Verbal De-escalation Tactics:
• Distracting the other person
• Re-focusing the other person on something positive
• Changing the subject
• Using humor (sparingly) to lighten the mood (be very careful with this!)
• Motivating the other person
• Empathizing with the other person
• Giving choices
• Setting limits
If verbal de-escalation does not solve the problem, the individual may begin to escalate the situation. Signs of this include unintelligible speech, flailing body gestures, yelling/loud arguing, being unreasonable and not following instructions.
Always remember communication is key: 80%-90% of communication is non-verbal. It is important to identify exactly what we are communicating with others non-verbally. You may be trying to de-escalate the situation by talking to the individual, but your body language may be showing a willingness to get physical. It is also important that we recognize and understand the non-verbal cues from another person who has the potential of escalating.

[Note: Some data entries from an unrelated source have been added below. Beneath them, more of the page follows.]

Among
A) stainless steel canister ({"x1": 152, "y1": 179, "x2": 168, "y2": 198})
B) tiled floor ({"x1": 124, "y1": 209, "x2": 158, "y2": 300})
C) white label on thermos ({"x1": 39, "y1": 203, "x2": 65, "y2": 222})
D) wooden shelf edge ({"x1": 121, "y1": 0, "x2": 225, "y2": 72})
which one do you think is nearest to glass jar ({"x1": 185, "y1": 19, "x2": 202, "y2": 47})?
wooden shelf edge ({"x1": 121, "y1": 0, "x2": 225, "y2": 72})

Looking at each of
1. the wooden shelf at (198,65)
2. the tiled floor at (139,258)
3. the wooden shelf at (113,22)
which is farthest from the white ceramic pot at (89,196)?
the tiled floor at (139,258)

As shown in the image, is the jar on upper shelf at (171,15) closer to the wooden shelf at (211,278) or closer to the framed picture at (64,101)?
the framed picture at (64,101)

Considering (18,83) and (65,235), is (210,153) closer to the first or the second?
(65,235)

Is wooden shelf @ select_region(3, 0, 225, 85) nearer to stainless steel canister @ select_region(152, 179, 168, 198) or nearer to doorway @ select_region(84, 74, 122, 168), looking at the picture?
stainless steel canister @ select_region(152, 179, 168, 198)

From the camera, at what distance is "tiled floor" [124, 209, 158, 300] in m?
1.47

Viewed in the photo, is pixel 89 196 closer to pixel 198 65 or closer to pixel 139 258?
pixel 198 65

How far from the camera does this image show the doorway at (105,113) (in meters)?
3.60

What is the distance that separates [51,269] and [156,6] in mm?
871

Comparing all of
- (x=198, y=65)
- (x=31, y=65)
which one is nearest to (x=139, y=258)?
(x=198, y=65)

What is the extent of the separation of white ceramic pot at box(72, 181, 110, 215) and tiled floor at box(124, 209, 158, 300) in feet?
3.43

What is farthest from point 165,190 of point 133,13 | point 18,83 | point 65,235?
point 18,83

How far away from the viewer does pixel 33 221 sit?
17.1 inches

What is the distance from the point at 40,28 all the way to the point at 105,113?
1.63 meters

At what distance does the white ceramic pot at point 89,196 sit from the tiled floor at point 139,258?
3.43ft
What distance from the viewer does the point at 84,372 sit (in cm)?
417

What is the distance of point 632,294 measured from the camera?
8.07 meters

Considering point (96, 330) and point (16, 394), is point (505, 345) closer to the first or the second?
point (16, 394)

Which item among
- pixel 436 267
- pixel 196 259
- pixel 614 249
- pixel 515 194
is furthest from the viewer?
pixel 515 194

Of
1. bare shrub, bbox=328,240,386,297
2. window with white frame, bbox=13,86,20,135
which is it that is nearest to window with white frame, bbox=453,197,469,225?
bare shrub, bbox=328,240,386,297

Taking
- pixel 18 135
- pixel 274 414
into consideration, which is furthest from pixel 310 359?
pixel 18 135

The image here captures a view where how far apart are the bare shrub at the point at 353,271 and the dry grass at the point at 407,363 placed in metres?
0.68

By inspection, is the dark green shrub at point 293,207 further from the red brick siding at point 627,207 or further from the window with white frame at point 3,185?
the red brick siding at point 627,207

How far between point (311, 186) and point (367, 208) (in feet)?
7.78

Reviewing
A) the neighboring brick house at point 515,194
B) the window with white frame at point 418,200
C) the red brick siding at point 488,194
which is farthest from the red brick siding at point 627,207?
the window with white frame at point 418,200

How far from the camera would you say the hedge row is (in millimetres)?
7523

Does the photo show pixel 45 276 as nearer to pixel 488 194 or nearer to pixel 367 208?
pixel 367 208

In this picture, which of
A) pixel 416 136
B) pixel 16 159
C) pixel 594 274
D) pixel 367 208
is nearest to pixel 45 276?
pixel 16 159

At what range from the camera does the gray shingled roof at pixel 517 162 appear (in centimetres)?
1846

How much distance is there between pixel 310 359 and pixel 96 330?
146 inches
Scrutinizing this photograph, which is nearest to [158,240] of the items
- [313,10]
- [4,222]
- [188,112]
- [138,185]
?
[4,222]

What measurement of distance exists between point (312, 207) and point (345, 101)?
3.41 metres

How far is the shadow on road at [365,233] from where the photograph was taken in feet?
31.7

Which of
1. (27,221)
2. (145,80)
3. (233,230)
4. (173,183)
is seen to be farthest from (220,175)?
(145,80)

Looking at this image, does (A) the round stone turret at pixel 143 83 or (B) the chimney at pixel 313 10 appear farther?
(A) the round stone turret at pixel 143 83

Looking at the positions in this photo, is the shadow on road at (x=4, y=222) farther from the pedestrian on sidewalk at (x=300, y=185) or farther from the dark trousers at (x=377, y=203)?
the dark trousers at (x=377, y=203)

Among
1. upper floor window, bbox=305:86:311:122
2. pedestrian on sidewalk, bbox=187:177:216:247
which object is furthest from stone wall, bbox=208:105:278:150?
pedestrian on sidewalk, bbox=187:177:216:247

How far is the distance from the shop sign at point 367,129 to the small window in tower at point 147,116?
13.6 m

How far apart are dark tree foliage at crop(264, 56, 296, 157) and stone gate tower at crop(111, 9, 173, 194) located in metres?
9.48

Facial expression and body language are 56% of daily communication. When people are angry, they sometimes do not “listen” to the words that are being said. Remember the difference between “hearing” and “listening.” People do “see” and react to what you are “saying” with your body language.
Be careful with the message you are sending:
• Finger pointing may seem accusing or threatening.
• Shoulder shrugging may seem uncaring or unknowing.
• Rigid walking may seem unyielding or challenging.
• Jaw set with clenched teeth shows you are not open-minded or listening to their side of the story.
• A natural smile is good. A fake smile can aggravate the situation.
• Use slow and deliberate movements—quick actions may surprise or scare the other person.
As business owners and members of the community, we should remember that vagrants may or may not have chosen their lifestyle and could suffer from narcotics or alcohol abuse and may be mentally incapacitated. As we progress it is important to open the lines of communication within our organizations and align with the MORE team and our local law enforcement. The Nevada Restaurant Association is working with MORE and community leaders to help restaurants manage incidents and help homeless with services. Over time and increased cooperation, this unified relationship can raise awareness, assist in providing individuals the help they need and offer operators a safe and secure environment in their restaurants.
* To become more involved in your local community the Las Vegas Metropolitan Police Department opens its doors for a public forum with the police officers who patrol your neighborhood the first Tuesday of every month. This program is an excellent opportunity to get involved with your police department.